Approach (Follow on attached sheet):
1. Identify a basic feasible solution, which is one of the vertices.
2. Write the equations of the tableau in canonical form. This is done, for example,
by forcing variables x1,….,xm to be basic (not equal to 0) solutions and all other
variables to be non-basic (equal to 0).
3. The coefficients of the objective tell you which way to move to go to another
extreme point on the simplex. The extreme point you move to is always adjacent
to the one you were on.
4. Take one of the non-basic variables and assign it a positive value. This changes
the objective function value as well as the basic variable values to satisfy
constraint equations.
5. Rearrange the objective function so that the objective function value depends on
the original value and the non-basic variable value. The sign of the objective
coefficient tells us what will happen to z if the non-basic variable is manipulated.
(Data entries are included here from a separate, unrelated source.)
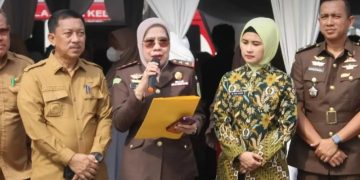Peringati HUT Kejaksaan ke-81, Kejari Banyuasin Hadirkan Operasi Pasar Murah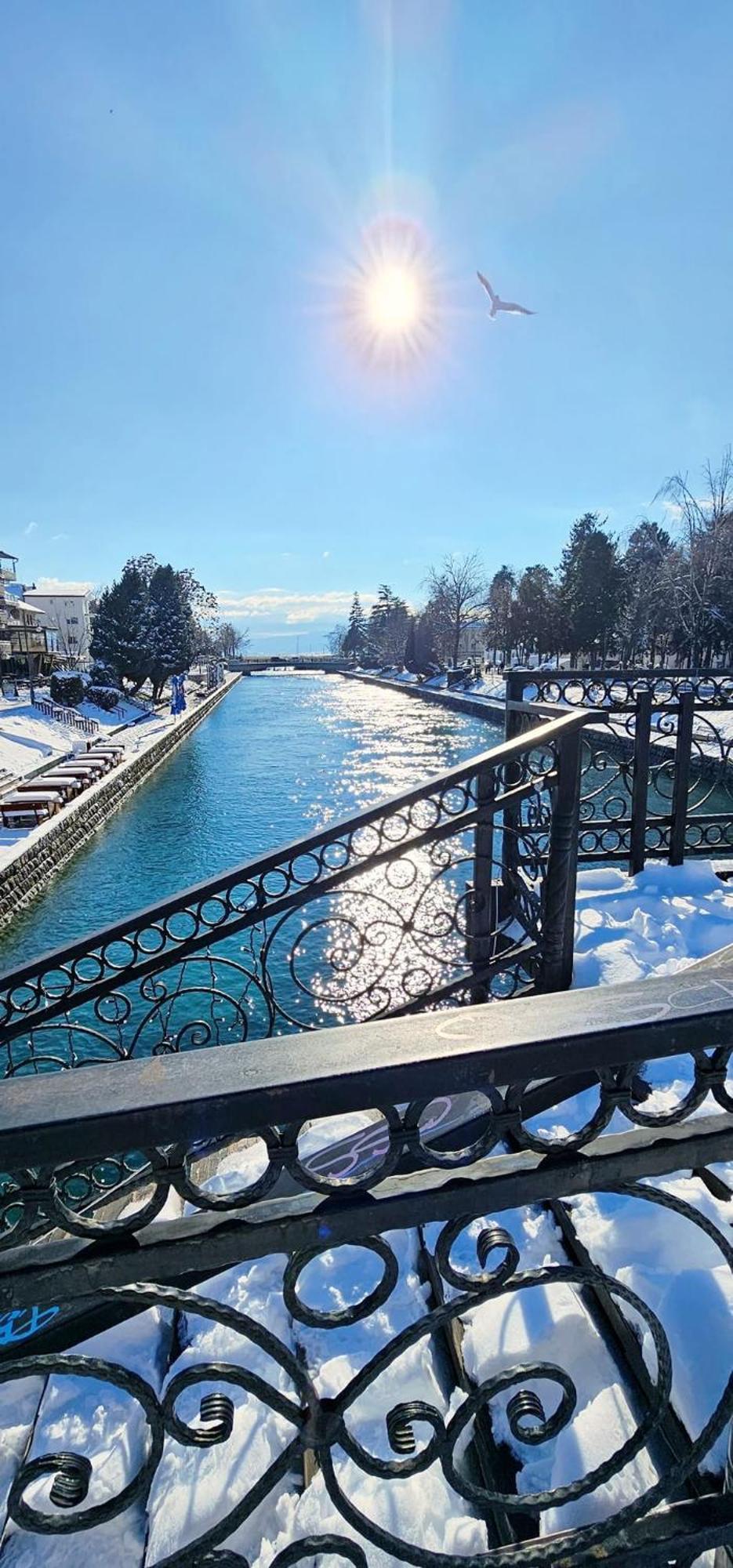 Struga Riverview Hotel Buitenkant foto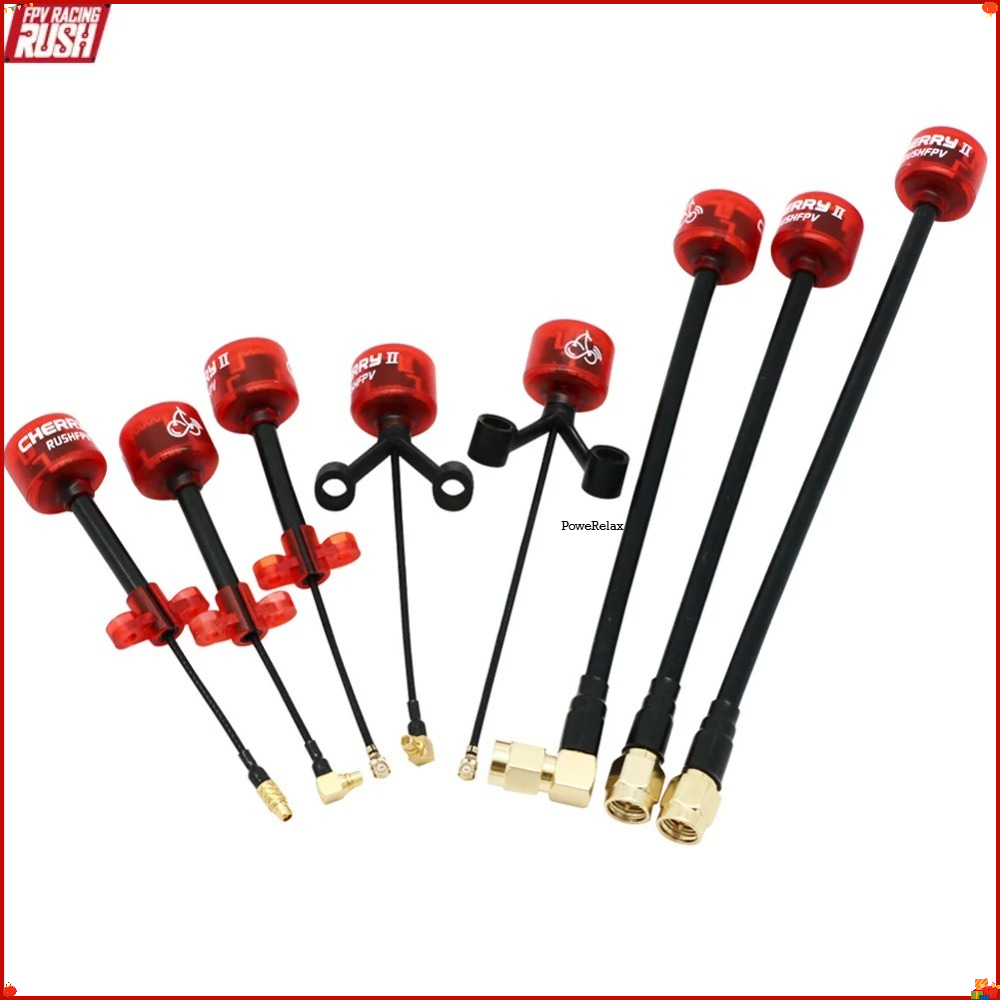 RUSHFPV Cherry FPV Antenna/VTX - Drone Racing Receiver ulasan dan harga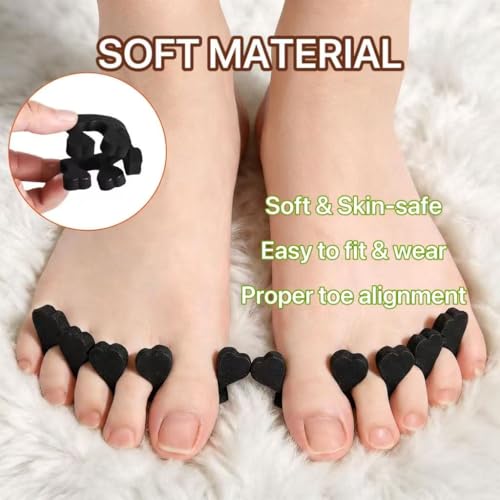Ingrown Toenail Corrector Set with Magnifier and Correction Strips, Professional Ingrown Toenail Treatment Tools Set, Safe and Effective Nail Care for Home Use 1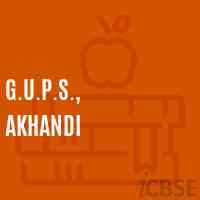 G.U.P.S., Akhandi Middle School Logo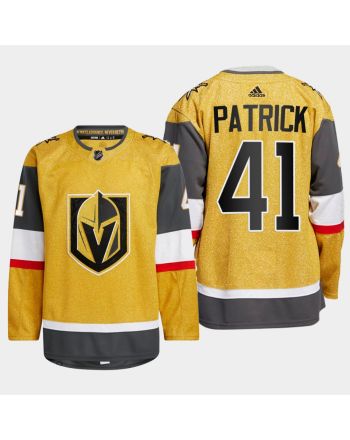 Nolan Patrick 41 Vegas Golden Knights Gold Jersey 2023 Home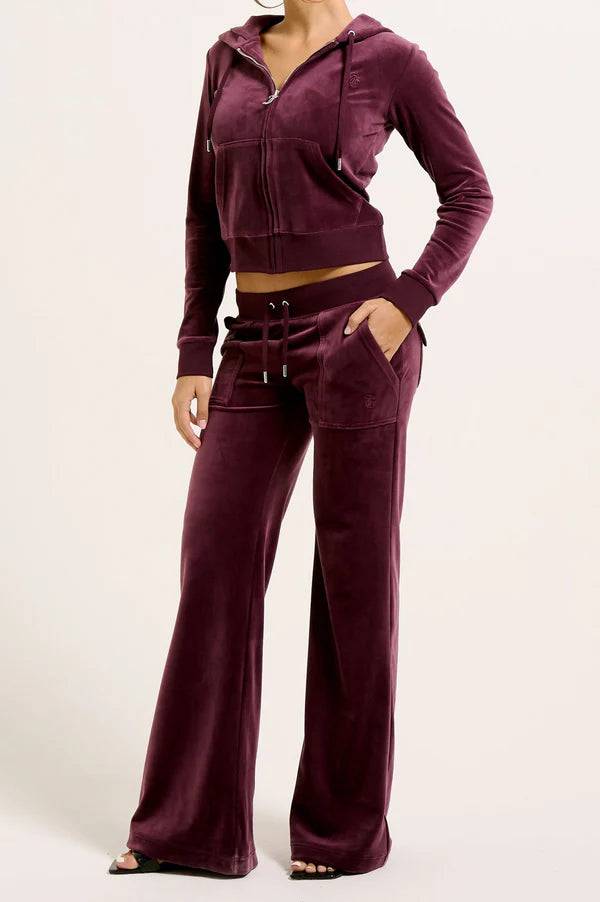 Layla Low Rise Flare Pocketed - Winetasting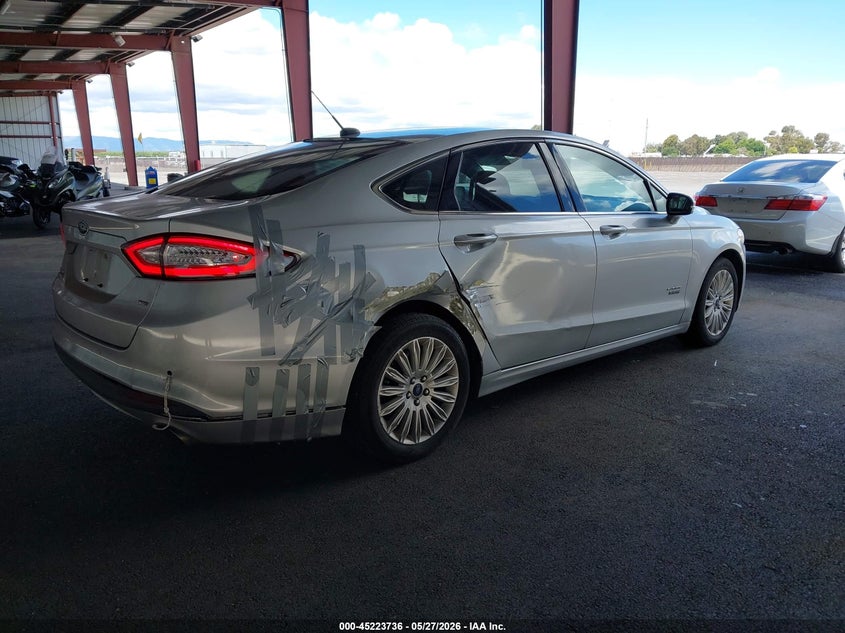 Vin: 3fa6p0pu1dr332457, lot: 45721497, ford fusion energi se luxury 20134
As the non-basic variable is changed, we move along the edge of the simplex to
another extrema.
6. Rearrange the equations in canonical form now that one non-basic variable has a
value.
7. Examine what the basic solutions now depend on. Notice as the non-basic value
changes, then one of the original basic variables will be reduced to zero. So now
the old non-basic variable becomes basic and the old basic variable becomes nonbasic. The ratio of the solution to a constraint over the coefficient of the original
non-basic variable for the corresponding equation tells you the maximum the
original non-basic variable can be. A new canonical form can then be written.
8. Repeat the process until extreme point is found. This occurs when all coefficients
of the objective are greater than/equal to 0.
Notes:
 If objective coefficients equal 0 for some non-basic variables, then
alternate optima exist.
 This process finds the global min/max and not local min/max. Values
given to non-basic variables do not increase the objective result higher for
a max or lower for a min.
 If all constraint coefficients are negative we have an unbounded solution
in theory. However, in practical situations a reasonable min or max is
reached.
Advantages
 Does not require taking derivatives or analyzing for continuous/differentiable
functions
 Efficient with a small number of equations.